**WHAT YOU SHOULD DO**
Emit only the lines from the line containing "What is the distance point" through the last line of the entries, unchanged.

# Start of DATA SUPPLIED

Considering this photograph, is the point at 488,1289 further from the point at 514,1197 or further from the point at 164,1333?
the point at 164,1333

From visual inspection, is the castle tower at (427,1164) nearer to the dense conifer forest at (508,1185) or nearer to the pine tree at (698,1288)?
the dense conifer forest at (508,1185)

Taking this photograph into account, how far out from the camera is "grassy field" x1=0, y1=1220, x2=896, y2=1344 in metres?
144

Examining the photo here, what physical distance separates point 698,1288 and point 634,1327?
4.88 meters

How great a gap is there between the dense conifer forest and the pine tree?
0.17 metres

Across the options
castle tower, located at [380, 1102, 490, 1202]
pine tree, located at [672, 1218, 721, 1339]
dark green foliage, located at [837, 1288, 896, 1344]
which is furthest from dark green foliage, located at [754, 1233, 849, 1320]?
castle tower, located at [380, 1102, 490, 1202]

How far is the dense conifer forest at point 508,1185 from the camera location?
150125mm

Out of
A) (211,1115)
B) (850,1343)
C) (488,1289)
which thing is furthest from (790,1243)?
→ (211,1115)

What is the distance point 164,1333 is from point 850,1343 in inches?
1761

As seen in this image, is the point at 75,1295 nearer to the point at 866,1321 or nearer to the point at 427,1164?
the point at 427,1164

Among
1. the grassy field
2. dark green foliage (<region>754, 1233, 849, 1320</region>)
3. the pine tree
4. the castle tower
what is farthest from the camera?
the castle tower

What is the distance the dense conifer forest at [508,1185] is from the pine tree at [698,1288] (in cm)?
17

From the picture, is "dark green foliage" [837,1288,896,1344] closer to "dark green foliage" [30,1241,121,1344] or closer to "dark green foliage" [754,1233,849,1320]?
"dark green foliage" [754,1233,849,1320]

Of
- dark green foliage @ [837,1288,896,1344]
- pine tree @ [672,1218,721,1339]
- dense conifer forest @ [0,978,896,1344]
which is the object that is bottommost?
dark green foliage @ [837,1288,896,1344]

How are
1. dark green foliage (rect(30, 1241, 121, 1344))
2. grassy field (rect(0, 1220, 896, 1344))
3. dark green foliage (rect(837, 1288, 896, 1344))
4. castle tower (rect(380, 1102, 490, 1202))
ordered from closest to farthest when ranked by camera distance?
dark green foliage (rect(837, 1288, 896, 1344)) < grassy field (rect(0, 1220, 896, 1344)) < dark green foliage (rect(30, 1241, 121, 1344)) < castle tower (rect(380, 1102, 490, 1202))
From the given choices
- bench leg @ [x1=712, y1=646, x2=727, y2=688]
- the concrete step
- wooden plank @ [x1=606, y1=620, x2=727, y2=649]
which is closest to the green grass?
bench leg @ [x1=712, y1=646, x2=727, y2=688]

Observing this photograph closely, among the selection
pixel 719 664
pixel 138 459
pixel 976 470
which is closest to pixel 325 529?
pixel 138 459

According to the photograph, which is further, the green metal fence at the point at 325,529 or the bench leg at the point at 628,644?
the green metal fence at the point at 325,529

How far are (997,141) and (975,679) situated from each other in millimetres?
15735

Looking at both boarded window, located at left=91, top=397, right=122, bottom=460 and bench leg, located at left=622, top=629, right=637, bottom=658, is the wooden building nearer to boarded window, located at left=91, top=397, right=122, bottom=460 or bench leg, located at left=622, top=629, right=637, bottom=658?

# End of DATA SUPPLIED

**REPLY**
What is the distance point 164,1333 is from point 850,1343 in inches?
1761

As seen in this image, is the point at 75,1295 nearer to the point at 866,1321 or nearer to the point at 427,1164?
the point at 427,1164

Among
1. the grassy field
2. dark green foliage (<region>754, 1233, 849, 1320</region>)
3. the pine tree
4. the castle tower
what is farthest from the camera?
the castle tower

What is the distance the dense conifer forest at [508,1185] is from the pine tree at [698,1288] (in cm)?
17

From the picture, is "dark green foliage" [837,1288,896,1344] closer to "dark green foliage" [30,1241,121,1344] or closer to "dark green foliage" [754,1233,849,1320]?
"dark green foliage" [754,1233,849,1320]

Of
- dark green foliage @ [837,1288,896,1344]
- pine tree @ [672,1218,721,1339]
- dense conifer forest @ [0,978,896,1344]
which is the object that is bottommost?
dark green foliage @ [837,1288,896,1344]

How are
1. dark green foliage (rect(30, 1241, 121, 1344))
2. grassy field (rect(0, 1220, 896, 1344))
3. dark green foliage (rect(837, 1288, 896, 1344))
4. castle tower (rect(380, 1102, 490, 1202))
ordered from closest to farthest when ranked by camera distance?
dark green foliage (rect(837, 1288, 896, 1344)) < grassy field (rect(0, 1220, 896, 1344)) < dark green foliage (rect(30, 1241, 121, 1344)) < castle tower (rect(380, 1102, 490, 1202))
From the given choices
- bench leg @ [x1=712, y1=646, x2=727, y2=688]
- the concrete step
- wooden plank @ [x1=606, y1=620, x2=727, y2=649]
which is closest to the green grass?
bench leg @ [x1=712, y1=646, x2=727, y2=688]

Observing this photograph closely, among the selection
pixel 719 664
pixel 138 459
pixel 976 470
which is closest to pixel 325 529?
pixel 138 459

According to the photograph, which is further, the green metal fence at the point at 325,529 or the bench leg at the point at 628,644?
the green metal fence at the point at 325,529

How far are (997,141) and (975,679) situated from each other in millimetres?
15735

Looking at both boarded window, located at left=91, top=397, right=122, bottom=460 and bench leg, located at left=622, top=629, right=637, bottom=658, is the wooden building nearer to boarded window, located at left=91, top=397, right=122, bottom=460 or bench leg, located at left=622, top=629, right=637, bottom=658?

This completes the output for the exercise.